15 years ago, Bridget Jones wormed her way into our hearts in the 2001 hit film, “Bridget Jones’s Diary.” We now get a 2016 update on our favorite heroine from this romantic comedy, based on the book series by Helen Fielding. We all fell in love with Bridget for defying the social norms of attaining a nuclear family, husband, career, and the fallacious standards women are expected to follow. Instead, Bridget is clumsy, charming and crass.


Not much has changed with Jones (Renee Zellweger) or the ambience of the film. We are welcomed with the amusing, but crestfallen Jones, who is celebrating her 43rd birthday , much to her disdain, alone in her London apartment. It raises many questions as to where her crew is. Time has treated them well,has proven to be well on them as Mrs. Jones (Gemma Jones) and Mr. Jones (Jim Broadbent), along with Jones’s close friends Jude (Shirley Henderson) and Tom (James Callis) all return to reprise their roles. Yet, there is a tangible absence of Hugh Grant, who did not reprise his role as Jones’s ex-boss and infamous love interest.

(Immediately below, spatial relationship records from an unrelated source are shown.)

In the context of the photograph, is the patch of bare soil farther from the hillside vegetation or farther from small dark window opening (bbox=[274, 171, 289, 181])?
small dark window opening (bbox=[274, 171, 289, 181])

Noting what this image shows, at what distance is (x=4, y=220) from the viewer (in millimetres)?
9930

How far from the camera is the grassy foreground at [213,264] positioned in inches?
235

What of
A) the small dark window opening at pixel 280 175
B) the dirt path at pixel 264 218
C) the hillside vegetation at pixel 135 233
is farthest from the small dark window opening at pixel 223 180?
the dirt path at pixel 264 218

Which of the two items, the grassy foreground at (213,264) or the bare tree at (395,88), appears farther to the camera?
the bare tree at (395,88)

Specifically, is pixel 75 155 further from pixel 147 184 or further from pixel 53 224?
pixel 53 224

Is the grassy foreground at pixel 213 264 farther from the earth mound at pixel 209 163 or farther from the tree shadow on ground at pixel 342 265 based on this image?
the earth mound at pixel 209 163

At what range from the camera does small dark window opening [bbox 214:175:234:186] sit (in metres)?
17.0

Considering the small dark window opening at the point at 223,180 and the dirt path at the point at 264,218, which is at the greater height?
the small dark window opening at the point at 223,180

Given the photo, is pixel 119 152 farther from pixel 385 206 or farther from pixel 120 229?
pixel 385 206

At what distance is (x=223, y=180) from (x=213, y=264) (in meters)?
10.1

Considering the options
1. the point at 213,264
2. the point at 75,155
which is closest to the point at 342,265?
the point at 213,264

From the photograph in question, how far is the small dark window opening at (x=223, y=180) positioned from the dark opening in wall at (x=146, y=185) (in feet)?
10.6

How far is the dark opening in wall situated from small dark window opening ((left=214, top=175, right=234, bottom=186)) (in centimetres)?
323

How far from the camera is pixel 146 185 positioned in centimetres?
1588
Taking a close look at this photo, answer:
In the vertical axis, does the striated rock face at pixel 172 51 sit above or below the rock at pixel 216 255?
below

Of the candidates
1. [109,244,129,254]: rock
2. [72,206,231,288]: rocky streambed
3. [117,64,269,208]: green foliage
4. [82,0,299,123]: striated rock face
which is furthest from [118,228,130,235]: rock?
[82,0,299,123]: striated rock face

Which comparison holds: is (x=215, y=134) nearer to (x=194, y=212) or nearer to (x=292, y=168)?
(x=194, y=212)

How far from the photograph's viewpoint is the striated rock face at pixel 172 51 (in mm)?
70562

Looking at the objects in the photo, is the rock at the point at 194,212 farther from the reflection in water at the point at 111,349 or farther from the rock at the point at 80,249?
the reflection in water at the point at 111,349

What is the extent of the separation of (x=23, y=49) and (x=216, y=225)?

Though I loved that most of the original cast and crew returned (including director Sharon Maguire) I could not help but think: will this be one sequel that should have been left on the page? With the twelve year gap since the last film, Jones,  after a couple of faults, is trying to find out who’s the father of her baby— a new love interest, Jack Qwant (Patrick Dempsey) or her ex, Mark Darcy (Colin Firth). I have to admit I was impressed.


Jones is still the same Jones, offering self-deprecating commentary and sipping wine. To her delight she has not had a cigarette in almost three years. Though her mother still worries about her not being married and suggests she get artificially inseminated, Jones is finally at her goal weight and is a successful TV producer. The movie has witty banter and amusing jokes, and it did not disappoint even with the slight overuse of the word “hashtag.”


At an outdoor concert where she falls literally face first into the mud, she is rescued by Jack Qwant with the finesse of a Disney hero. Then to her reuniting awkwardly with Mr. Darcy, and accidently interviewing the driver of an general on live T.V. The audience is kept in the dark of who is the father of Bridget’s baby?


There was some spottiness in the flow of the story at times, as some of the editing felt abrupt and left scenes on a cliffhanger. Other situations that happened between “Edge of Reason” and now were hinted at, but left us leaving clueless to the outcome. The most memorable moment was the return of the infamous reindeer sweater, worn by Darcy in Bridget Jones’s Diary. We are graced with a flashback of the previous Jones’s films guaranteed to make you smile and go, Aww, like I did.


It was a wonderful and warm feeling to see Jones again and this movie will make you leave the theater with a smile on your face.